Ванда не пыталась прогнать его, она даже стыдилась признаться себе в том, что Оно навещает ее с завидным постоянством. А может быть, это было просто следствием бессонницы, богатого воображения, реакцией усталого, невостребованного тела, обидой, мечтой о каких-то переменах, боязнью этих перемен и быстрого течения времени, освобождением от всего лишнего, рутиной, которая, подобно гарроте, душила ее желание жить, а также результатом потерь и наличия длинного черного, пропитанного смертью туннеля, в котором заканчивалось путешествие в один конец.
Ночью зло истязало ее душу и тело, поскольку знало ее гораздо лучше, чем она сама. Тогда она не могла найти себе места. Не существовало разделительной линии между ними. Отец оказался отличным пророком: он знал свою дочь лучше ее самой.
Слова, которые напали на нее во сне, скорее всего, тоже были частью всего этого кошмара. Нелепо, что ей приходилось метаться в постели, мучаясь собственным разладом. Нужно было спать, как спят все нормальные люди, закрыв глаза и хотя бы частично отключив мозги. И просыпаться на рассвете из-за физиологической потребности, а не из-за леденящих кровь снов, безжалостно запрограммированных чьим-то больным мозгом.
Кем? Ею самой? Системой? Или Гертельсманом?
«Хватит, — оборвала она себя. — Как будто он — Сатана».
Если так будет продолжаться, нужно принять меры. Наверное, есть какие-то лекарства, не снотворное, а что-то другое, что уменьшит силу воздействия снов и сделает собственное бессилие не таким тягостным.
«Да, я совсем расклеилась», — подумала Ванда.

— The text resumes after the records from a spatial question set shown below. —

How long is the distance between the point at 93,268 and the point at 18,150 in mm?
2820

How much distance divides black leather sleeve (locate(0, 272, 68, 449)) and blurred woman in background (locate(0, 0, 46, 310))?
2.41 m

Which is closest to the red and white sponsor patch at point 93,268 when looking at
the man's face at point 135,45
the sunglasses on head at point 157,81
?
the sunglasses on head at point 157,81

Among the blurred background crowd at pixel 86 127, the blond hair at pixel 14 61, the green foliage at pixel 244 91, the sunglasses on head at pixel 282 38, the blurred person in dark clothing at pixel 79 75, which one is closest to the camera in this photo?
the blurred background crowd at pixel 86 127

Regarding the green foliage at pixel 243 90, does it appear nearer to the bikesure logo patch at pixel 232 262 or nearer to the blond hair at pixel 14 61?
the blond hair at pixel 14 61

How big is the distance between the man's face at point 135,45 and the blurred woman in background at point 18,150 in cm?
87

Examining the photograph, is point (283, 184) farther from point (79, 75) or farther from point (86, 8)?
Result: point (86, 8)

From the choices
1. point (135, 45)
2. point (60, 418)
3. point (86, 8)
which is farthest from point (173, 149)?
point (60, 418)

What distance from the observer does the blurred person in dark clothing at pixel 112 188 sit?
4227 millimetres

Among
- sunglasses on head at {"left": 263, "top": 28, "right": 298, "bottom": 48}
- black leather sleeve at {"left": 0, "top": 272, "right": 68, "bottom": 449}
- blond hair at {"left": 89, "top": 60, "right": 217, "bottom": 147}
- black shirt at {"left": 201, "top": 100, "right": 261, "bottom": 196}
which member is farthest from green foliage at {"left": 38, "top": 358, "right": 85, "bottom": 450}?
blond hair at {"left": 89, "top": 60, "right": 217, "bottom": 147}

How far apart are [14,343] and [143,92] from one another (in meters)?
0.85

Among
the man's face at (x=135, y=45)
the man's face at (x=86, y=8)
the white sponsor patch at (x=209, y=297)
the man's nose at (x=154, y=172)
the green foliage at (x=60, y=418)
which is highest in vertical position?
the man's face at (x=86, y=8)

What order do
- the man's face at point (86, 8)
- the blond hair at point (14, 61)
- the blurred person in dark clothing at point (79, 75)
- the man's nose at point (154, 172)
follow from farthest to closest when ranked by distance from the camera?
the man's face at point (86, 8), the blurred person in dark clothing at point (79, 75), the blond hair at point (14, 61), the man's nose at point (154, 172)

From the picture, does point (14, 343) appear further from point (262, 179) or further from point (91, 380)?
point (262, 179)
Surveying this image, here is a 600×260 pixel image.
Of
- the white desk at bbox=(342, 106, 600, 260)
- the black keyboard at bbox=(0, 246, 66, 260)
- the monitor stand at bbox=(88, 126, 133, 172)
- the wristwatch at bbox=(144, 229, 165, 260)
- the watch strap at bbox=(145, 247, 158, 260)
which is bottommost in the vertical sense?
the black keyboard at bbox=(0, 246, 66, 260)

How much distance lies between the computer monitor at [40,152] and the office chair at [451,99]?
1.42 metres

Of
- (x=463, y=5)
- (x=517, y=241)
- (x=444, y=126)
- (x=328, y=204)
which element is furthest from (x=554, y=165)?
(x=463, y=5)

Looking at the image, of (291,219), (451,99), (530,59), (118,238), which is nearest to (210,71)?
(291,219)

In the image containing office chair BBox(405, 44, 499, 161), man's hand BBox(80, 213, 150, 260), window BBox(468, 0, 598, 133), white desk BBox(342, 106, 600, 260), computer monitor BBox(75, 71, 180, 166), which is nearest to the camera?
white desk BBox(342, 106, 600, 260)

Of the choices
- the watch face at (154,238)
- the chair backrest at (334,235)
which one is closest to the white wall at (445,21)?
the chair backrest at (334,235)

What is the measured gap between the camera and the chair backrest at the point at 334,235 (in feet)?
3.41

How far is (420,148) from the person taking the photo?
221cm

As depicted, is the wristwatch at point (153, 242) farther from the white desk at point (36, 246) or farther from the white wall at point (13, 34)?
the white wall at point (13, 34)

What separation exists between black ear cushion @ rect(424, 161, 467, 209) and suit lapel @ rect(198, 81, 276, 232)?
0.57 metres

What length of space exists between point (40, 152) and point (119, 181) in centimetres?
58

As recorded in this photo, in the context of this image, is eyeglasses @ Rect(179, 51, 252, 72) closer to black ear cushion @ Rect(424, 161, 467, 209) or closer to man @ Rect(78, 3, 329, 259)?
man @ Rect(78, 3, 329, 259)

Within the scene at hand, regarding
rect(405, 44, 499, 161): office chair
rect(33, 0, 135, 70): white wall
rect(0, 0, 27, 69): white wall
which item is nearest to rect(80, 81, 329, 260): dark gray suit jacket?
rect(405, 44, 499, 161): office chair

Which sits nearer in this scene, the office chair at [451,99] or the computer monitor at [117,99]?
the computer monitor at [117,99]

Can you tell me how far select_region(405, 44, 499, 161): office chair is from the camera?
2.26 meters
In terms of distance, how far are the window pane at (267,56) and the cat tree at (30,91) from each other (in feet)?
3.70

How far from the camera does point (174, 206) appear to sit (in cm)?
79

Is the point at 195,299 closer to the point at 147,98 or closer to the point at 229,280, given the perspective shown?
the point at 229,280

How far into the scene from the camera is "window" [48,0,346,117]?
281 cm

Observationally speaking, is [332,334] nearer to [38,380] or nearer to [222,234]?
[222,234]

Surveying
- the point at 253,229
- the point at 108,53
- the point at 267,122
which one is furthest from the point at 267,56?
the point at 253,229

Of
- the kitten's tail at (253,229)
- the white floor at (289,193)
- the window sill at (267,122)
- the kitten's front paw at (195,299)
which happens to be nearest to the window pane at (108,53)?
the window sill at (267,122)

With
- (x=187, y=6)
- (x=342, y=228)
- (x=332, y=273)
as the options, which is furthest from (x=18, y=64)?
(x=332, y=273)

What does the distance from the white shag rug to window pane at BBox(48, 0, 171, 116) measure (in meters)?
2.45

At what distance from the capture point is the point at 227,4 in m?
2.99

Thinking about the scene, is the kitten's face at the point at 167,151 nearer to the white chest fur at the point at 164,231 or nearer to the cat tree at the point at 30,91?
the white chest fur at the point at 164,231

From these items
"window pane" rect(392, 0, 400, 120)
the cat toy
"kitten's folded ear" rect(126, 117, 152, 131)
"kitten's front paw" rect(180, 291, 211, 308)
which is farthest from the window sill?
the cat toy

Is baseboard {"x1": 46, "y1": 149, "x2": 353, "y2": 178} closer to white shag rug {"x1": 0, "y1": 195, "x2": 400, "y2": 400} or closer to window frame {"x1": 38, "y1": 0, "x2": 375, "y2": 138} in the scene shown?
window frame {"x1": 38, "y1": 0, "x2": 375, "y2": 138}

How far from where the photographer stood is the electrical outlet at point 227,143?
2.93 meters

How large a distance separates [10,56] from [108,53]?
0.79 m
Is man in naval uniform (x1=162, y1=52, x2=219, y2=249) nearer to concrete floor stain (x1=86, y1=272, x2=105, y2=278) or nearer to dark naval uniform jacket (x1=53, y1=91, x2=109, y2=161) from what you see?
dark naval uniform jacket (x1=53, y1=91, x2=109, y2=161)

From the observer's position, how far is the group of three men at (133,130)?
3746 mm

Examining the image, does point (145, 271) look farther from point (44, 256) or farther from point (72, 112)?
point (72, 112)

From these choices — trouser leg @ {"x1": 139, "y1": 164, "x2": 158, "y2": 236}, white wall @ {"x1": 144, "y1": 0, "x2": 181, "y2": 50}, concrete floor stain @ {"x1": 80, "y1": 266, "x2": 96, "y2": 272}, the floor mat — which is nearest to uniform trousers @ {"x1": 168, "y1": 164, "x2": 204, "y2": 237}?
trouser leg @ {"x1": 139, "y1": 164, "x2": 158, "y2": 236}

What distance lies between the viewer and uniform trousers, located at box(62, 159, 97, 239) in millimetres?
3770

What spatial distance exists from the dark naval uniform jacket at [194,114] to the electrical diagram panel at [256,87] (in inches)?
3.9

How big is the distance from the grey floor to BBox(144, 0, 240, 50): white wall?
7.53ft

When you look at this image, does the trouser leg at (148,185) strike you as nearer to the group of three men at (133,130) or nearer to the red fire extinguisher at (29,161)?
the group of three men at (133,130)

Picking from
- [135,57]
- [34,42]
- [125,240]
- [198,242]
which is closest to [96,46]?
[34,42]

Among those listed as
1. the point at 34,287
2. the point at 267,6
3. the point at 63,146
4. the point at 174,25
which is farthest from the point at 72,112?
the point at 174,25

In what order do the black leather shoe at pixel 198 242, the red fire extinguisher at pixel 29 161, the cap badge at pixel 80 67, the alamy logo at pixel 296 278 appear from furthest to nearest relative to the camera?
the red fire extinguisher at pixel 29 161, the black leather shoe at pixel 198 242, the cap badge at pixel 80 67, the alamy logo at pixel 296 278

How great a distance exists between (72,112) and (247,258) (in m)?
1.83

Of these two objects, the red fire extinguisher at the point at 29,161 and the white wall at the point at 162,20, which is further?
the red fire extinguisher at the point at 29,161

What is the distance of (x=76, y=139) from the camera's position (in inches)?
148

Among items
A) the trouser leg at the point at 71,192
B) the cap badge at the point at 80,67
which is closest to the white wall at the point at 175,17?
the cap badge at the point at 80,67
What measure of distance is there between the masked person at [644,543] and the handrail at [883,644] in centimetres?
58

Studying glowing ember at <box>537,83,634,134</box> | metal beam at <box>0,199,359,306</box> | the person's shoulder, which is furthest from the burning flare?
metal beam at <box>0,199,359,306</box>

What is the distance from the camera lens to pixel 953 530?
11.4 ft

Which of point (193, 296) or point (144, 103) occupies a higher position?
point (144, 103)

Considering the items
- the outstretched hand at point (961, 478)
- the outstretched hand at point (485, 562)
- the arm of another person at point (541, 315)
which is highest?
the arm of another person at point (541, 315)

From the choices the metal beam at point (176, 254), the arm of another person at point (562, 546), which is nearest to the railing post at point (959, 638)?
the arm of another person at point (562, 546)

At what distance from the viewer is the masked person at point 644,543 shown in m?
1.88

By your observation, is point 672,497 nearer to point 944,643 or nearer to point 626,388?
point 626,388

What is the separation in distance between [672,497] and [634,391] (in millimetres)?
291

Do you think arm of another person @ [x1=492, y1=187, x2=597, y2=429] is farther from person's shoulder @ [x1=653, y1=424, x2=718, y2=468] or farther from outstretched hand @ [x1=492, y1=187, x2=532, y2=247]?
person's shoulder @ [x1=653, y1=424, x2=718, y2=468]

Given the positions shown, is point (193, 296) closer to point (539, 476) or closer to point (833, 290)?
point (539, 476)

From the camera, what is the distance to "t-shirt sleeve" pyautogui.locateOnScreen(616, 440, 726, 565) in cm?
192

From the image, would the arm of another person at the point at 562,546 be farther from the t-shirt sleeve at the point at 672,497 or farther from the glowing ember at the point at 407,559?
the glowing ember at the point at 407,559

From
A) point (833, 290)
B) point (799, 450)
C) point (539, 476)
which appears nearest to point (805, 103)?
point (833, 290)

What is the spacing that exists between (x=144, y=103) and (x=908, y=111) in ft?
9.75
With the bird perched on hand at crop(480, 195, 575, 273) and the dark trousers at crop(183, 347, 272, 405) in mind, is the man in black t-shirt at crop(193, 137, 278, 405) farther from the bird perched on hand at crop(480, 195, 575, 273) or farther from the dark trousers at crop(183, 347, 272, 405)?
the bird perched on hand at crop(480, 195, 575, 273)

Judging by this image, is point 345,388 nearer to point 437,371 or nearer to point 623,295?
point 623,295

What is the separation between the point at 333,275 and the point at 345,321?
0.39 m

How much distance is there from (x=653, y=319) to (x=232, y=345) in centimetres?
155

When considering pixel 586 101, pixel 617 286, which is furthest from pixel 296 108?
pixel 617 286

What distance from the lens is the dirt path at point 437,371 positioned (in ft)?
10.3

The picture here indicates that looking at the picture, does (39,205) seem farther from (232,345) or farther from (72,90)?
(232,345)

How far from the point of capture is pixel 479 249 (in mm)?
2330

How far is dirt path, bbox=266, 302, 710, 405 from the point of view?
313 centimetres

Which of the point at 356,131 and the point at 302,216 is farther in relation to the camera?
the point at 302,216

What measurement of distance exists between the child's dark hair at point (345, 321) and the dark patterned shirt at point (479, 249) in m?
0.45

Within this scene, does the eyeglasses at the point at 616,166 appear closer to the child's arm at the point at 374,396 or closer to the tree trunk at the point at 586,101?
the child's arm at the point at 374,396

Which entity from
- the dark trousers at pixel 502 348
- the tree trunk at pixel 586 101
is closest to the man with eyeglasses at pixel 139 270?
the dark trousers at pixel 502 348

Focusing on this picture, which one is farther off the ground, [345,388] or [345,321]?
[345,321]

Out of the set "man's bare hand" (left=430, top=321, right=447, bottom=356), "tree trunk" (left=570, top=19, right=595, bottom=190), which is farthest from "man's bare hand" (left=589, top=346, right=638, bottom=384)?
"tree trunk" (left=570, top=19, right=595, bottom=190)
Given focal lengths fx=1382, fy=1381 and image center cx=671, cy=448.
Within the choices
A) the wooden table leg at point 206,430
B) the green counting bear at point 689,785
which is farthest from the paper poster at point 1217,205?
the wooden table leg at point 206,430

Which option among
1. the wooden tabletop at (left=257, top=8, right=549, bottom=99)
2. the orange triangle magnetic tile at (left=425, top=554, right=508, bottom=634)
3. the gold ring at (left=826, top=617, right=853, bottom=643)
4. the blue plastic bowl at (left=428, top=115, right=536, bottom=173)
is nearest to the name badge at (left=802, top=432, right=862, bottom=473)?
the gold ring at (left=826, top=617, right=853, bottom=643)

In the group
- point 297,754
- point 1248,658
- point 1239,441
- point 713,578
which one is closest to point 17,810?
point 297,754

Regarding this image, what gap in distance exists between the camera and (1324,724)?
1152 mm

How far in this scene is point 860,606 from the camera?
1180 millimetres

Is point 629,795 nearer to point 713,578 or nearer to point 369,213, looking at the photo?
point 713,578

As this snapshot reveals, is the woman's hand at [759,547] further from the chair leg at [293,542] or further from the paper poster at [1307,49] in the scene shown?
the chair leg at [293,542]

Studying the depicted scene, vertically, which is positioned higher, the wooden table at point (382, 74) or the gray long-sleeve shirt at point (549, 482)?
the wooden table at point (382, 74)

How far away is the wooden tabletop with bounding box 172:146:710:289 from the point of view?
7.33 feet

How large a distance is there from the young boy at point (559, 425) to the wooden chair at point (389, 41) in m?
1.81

Ей хотелось встать и закрыть окно, а также выпить воды. Но не было сил подняться, и она продолжала лежать лицом к стене, сунув онемевшую до нечувствительности руку под подушку.
«Если полицейские психологи меня расколют, мне конец, — продолжала думать она. — Тогда не возьмут даже уборщицей. Определят как психологически непригодную и, если повезет, засунут в какой-то третьестепенный отдел перебирать бумаги. А может, отправят меня в Академию на курсы усовершенствования английского языка. Тогда я каждый день смогу приходить на работу в туфлях на высоких каблуках и у меня будет обеденный перерыв. А потом я покончу с собой. Коллеги подумают, что это от одиночества, и будут недалеки от истины. Потому как к тому времени мама уже умрет, и я останусь одна-одинешенька на всем белом свете. Только перед этим мне обязательно нужно будет найти для Генри нового хозяина — такого, кто стал бы любить его так, как люблю его я».
С этой мыслью Ванда, наконец, заснула глубоким, без сновидений, сном, который ничто не могло нарушить. Небо за окном постепенно бледнело, покрываясь призрачной, предрассветной пеленой.
Вскоре в этот мир должен с востока хлынуть свет, и все должно было начаться сначала.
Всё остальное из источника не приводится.